Count the lines in the listing below that contain the string "sitting", with case counting, and give only that number.

START Data for this exercise

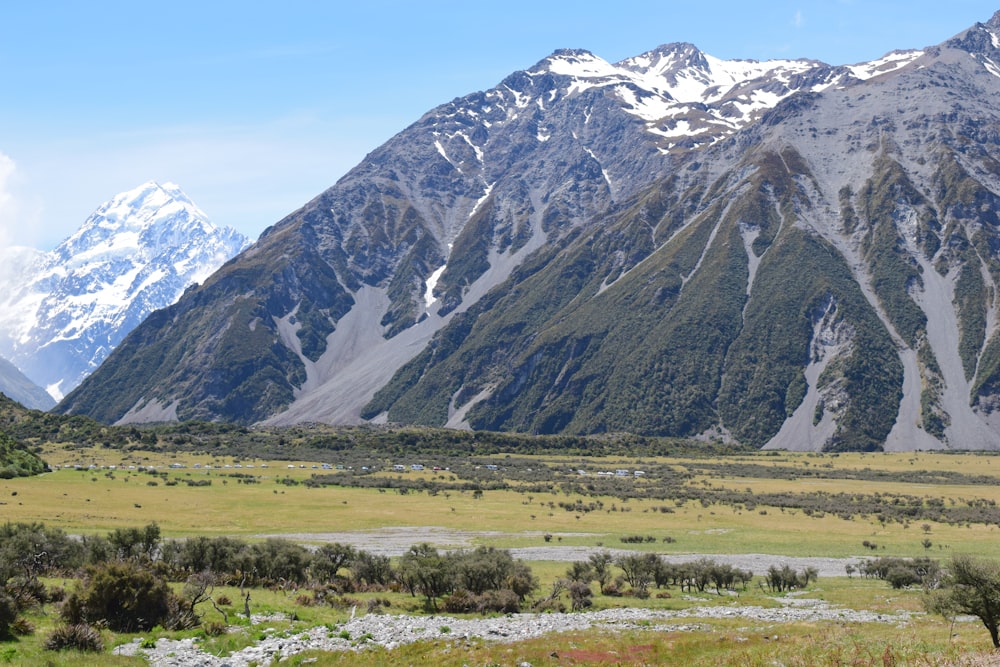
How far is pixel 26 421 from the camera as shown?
587 feet

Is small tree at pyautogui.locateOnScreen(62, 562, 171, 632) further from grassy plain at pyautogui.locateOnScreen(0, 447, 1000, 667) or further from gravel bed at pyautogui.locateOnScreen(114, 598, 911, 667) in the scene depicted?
gravel bed at pyautogui.locateOnScreen(114, 598, 911, 667)

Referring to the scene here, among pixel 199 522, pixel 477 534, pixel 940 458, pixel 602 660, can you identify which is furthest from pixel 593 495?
pixel 940 458

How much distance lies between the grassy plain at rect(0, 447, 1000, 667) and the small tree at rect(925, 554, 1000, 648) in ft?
3.95

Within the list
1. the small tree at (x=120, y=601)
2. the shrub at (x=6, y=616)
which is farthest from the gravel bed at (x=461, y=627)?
the shrub at (x=6, y=616)

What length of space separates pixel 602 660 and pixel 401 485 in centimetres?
9661

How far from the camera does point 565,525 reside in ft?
292

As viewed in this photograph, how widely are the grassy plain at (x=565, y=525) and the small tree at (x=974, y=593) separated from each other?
3.95 feet

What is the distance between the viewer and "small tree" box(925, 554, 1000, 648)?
96.1ft

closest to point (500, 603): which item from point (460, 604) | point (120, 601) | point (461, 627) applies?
point (460, 604)

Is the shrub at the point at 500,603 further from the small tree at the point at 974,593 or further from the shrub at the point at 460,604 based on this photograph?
the small tree at the point at 974,593

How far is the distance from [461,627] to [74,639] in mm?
15848

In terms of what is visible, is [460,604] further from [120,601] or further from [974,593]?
[974,593]

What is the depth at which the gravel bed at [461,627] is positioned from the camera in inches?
1184

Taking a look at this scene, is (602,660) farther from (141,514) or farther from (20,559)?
(141,514)
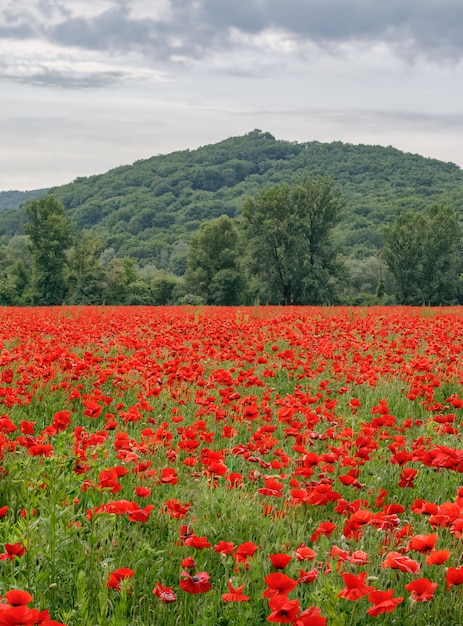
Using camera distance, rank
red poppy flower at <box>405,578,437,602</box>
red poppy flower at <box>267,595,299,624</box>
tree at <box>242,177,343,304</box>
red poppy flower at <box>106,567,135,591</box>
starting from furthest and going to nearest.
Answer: tree at <box>242,177,343,304</box> < red poppy flower at <box>106,567,135,591</box> < red poppy flower at <box>405,578,437,602</box> < red poppy flower at <box>267,595,299,624</box>

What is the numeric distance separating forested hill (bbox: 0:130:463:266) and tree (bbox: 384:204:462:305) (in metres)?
24.2

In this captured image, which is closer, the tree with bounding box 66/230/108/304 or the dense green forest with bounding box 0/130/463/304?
the tree with bounding box 66/230/108/304

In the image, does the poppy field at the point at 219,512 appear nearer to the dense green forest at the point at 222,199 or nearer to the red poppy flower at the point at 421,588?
the red poppy flower at the point at 421,588

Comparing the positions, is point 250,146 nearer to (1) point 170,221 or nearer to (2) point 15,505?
(1) point 170,221

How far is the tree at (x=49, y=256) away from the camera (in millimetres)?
52562

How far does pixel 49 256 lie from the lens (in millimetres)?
52312

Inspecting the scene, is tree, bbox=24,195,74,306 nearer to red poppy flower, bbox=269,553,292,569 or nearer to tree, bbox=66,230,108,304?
tree, bbox=66,230,108,304

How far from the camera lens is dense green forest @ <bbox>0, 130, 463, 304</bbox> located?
74.1 m

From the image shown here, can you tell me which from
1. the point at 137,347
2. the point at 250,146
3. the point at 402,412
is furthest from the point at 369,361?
the point at 250,146

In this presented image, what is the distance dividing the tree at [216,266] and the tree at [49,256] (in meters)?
10.7

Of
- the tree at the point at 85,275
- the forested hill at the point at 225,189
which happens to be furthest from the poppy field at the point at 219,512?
the forested hill at the point at 225,189

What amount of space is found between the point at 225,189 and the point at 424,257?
70.1m

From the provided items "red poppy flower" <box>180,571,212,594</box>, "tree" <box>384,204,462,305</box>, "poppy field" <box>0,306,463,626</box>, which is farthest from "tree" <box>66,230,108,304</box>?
"red poppy flower" <box>180,571,212,594</box>

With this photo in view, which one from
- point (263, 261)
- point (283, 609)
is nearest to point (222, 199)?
point (263, 261)
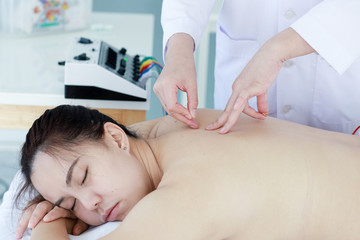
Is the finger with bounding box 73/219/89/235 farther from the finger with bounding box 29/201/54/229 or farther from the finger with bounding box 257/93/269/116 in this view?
the finger with bounding box 257/93/269/116

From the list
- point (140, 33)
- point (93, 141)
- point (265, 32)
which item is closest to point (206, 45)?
point (140, 33)

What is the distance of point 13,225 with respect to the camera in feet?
5.08

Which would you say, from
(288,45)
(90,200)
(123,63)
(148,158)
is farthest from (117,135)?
(123,63)

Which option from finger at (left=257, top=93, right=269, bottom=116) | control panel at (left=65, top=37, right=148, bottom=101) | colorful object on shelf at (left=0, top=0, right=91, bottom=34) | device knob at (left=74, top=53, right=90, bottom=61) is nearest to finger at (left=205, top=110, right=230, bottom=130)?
finger at (left=257, top=93, right=269, bottom=116)

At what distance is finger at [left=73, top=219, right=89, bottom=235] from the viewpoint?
1524 mm

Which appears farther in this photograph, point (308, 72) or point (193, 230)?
point (308, 72)

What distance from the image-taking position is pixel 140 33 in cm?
294

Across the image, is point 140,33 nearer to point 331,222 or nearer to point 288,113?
point 288,113

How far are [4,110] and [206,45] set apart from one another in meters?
1.57

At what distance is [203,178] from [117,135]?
1.22 ft

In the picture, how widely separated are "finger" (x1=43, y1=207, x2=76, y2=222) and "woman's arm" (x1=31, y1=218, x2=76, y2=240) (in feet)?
0.04

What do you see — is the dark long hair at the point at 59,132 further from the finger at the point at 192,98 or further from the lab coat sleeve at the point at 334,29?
the lab coat sleeve at the point at 334,29

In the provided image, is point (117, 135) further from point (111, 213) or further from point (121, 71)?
point (121, 71)

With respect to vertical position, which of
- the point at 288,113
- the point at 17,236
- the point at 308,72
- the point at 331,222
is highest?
the point at 308,72
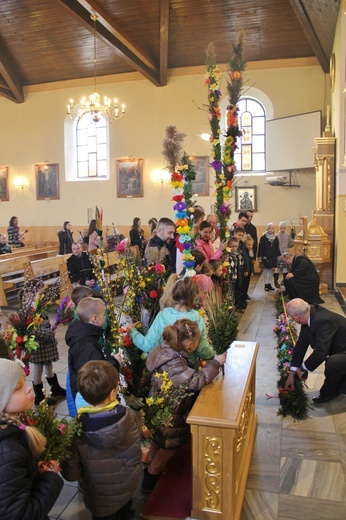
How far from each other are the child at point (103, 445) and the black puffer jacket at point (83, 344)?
82 cm

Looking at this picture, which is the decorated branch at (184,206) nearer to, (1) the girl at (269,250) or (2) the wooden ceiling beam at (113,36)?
(1) the girl at (269,250)

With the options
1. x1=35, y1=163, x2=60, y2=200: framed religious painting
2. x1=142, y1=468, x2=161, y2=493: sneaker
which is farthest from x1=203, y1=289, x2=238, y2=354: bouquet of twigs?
x1=35, y1=163, x2=60, y2=200: framed religious painting

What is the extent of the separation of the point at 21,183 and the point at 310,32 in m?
10.7

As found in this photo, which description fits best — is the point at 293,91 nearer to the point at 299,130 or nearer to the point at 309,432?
the point at 299,130

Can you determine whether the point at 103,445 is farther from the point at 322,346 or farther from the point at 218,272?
the point at 218,272

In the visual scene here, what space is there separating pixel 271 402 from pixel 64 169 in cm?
1329

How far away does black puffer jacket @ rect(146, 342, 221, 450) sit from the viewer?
3010mm

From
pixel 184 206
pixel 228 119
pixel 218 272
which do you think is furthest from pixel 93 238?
pixel 228 119

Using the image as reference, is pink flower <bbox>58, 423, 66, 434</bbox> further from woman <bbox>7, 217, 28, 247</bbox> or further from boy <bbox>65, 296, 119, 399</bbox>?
woman <bbox>7, 217, 28, 247</bbox>

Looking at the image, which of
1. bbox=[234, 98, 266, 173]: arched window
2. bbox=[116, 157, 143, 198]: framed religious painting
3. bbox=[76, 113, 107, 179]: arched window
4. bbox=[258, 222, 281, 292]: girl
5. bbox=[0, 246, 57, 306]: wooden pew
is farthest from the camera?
bbox=[76, 113, 107, 179]: arched window

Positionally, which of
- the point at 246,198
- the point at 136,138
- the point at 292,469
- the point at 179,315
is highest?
the point at 136,138

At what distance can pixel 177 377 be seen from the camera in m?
3.01

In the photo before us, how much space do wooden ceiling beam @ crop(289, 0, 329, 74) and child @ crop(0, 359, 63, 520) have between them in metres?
10.8

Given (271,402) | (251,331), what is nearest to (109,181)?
(251,331)
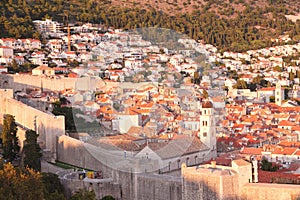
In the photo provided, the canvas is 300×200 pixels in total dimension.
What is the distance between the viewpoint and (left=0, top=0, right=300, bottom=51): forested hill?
47438mm

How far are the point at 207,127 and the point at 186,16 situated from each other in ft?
156

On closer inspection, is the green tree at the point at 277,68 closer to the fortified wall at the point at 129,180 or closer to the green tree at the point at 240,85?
the green tree at the point at 240,85

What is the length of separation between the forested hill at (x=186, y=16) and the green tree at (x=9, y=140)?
23159 mm

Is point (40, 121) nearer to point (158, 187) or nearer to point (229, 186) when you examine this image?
point (158, 187)

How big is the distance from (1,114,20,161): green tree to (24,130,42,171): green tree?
0.64 metres

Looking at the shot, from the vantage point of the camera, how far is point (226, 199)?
11555 millimetres

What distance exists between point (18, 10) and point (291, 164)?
108 feet

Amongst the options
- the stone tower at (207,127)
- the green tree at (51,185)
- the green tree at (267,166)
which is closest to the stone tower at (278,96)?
the stone tower at (207,127)

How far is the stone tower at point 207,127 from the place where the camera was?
15.7 meters

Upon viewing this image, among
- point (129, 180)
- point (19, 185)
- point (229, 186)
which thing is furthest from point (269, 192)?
point (19, 185)

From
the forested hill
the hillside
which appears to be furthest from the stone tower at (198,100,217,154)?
the hillside

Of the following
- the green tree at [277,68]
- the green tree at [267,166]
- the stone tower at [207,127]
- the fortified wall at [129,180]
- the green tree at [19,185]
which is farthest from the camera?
the green tree at [277,68]

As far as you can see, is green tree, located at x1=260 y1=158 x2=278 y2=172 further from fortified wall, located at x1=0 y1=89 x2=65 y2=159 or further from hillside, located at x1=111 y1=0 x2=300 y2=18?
hillside, located at x1=111 y1=0 x2=300 y2=18

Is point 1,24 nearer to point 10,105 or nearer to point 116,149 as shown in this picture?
point 10,105
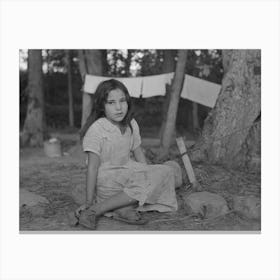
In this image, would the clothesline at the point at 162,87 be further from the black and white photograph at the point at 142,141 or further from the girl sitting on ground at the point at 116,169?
the girl sitting on ground at the point at 116,169

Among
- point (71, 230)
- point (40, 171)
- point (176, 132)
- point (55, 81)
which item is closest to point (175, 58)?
point (176, 132)

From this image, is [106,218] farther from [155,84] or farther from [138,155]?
[155,84]

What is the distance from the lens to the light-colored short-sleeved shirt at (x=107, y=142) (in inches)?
100

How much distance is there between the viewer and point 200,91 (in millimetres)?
3646

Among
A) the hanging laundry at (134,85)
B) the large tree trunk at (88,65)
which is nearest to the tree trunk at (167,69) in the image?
the hanging laundry at (134,85)

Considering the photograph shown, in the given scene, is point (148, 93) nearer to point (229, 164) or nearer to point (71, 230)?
point (229, 164)

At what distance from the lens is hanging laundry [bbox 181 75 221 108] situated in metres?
3.55

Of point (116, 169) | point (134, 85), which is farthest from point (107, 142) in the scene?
point (134, 85)

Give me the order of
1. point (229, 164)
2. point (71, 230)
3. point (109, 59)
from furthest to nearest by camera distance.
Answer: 1. point (109, 59)
2. point (229, 164)
3. point (71, 230)

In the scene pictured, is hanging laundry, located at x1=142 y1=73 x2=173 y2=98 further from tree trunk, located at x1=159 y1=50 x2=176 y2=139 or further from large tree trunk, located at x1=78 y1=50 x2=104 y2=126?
large tree trunk, located at x1=78 y1=50 x2=104 y2=126

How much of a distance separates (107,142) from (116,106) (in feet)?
0.70

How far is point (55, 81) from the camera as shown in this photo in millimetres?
3871

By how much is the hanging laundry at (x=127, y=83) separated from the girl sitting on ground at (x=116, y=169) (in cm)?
81
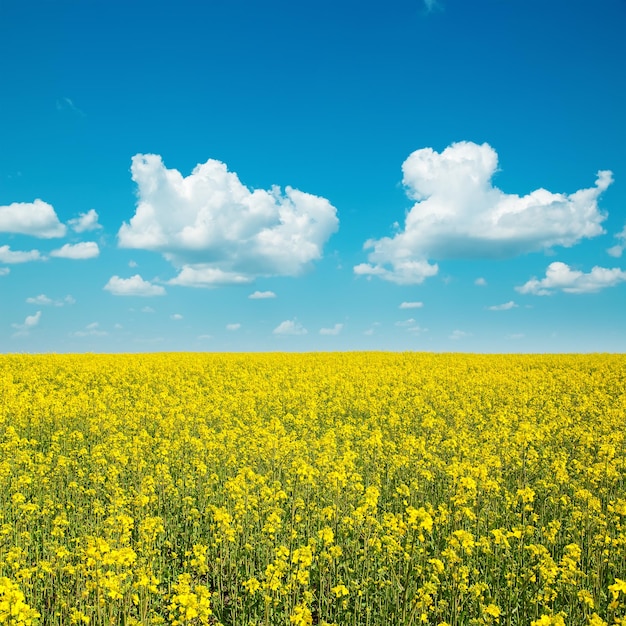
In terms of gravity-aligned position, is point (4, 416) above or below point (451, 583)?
above

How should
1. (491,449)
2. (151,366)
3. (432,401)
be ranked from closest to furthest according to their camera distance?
(491,449), (432,401), (151,366)

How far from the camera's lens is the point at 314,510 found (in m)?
10.3

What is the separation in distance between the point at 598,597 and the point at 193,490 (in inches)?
316

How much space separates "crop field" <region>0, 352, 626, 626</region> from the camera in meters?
7.26

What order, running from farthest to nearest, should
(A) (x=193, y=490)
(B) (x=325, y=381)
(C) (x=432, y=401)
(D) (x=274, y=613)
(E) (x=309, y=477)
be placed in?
(B) (x=325, y=381), (C) (x=432, y=401), (A) (x=193, y=490), (E) (x=309, y=477), (D) (x=274, y=613)

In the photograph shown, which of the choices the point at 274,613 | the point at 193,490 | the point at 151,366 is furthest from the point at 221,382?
the point at 274,613

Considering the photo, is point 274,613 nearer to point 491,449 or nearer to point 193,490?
point 193,490

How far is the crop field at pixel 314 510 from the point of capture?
726 centimetres

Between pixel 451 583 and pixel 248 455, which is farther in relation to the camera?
pixel 248 455

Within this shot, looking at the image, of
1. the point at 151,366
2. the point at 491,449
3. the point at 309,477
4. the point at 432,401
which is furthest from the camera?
the point at 151,366

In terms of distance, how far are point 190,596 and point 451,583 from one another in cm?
390

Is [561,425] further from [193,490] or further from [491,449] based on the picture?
[193,490]

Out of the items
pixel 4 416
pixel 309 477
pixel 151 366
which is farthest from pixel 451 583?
pixel 151 366

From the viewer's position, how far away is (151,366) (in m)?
35.2
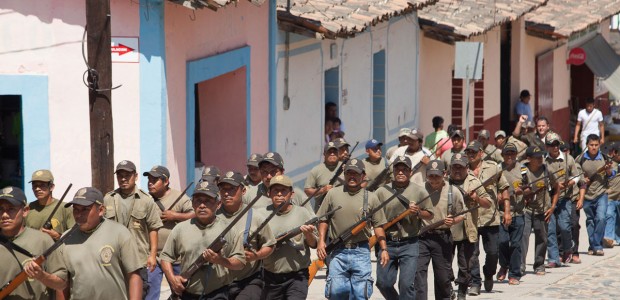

END Data for this exercise

## Output below
3